TASK BRIEF
Please count the lines in the items below that contain the string "Rect", treating case as significant, and give only that number.

MATERIAL PROVIDED

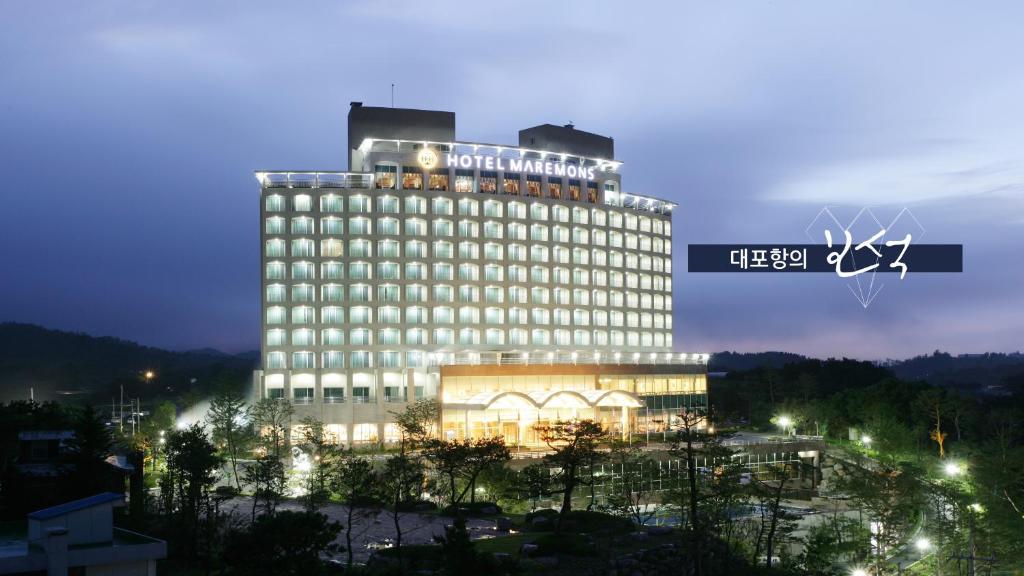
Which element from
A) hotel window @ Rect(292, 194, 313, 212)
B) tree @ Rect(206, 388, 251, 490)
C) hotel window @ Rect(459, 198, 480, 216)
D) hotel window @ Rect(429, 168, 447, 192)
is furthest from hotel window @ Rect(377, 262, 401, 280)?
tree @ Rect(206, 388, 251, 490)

...

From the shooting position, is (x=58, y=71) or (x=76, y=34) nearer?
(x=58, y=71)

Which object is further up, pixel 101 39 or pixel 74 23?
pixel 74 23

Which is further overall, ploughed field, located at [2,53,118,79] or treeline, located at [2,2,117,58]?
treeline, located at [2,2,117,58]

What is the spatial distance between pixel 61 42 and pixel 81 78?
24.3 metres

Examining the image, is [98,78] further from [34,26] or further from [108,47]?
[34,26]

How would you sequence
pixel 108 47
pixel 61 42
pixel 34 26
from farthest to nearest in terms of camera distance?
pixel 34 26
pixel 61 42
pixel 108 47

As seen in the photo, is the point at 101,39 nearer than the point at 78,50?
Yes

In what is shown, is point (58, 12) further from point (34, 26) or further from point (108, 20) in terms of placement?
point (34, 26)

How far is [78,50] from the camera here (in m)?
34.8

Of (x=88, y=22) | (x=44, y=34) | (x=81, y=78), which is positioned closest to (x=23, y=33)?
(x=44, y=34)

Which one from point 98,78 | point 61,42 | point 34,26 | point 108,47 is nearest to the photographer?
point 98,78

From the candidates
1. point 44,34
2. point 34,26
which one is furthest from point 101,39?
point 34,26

---

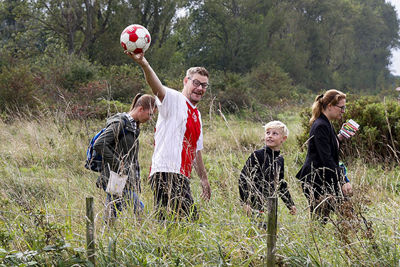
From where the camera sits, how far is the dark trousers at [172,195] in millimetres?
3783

ANSWER FOR THE TASK
6